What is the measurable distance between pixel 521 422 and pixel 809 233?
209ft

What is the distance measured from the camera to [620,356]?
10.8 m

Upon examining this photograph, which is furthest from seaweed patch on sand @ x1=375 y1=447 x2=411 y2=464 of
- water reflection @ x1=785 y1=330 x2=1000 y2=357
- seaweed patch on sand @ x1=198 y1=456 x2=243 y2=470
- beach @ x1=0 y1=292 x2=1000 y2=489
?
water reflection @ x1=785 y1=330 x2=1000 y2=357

* * *

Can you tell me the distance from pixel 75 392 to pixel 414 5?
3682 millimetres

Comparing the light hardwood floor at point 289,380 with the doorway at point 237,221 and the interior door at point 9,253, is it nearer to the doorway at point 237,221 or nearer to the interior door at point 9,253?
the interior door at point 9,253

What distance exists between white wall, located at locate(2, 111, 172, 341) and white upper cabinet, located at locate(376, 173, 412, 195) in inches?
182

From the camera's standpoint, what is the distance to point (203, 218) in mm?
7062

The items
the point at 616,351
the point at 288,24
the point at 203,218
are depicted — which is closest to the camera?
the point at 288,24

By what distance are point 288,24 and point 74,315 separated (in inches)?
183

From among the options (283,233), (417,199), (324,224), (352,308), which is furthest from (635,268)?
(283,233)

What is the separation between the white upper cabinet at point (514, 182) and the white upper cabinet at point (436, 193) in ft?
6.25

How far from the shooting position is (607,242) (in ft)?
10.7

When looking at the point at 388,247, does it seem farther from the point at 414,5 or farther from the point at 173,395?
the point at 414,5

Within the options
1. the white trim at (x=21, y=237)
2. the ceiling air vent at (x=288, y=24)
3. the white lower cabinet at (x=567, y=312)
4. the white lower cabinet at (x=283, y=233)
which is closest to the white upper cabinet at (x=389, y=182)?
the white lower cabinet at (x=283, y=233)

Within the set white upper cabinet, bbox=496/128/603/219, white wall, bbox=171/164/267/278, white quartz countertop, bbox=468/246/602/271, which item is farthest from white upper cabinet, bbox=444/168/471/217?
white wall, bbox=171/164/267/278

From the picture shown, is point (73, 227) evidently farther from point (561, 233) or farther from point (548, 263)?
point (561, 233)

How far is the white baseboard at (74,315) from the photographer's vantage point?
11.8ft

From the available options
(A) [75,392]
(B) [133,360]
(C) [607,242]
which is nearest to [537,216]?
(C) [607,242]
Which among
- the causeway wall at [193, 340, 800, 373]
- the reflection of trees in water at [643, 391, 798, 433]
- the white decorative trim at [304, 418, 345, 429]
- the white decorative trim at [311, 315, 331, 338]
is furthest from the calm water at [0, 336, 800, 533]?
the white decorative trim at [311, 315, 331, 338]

• Given exercise
Locate each line in the rows above that includes the word "options". Case counts.

• Problem solution
From among the options (283,233), (417,199), (324,224), (352,308), which is furthest from (635,268)?
Within the options
From the available options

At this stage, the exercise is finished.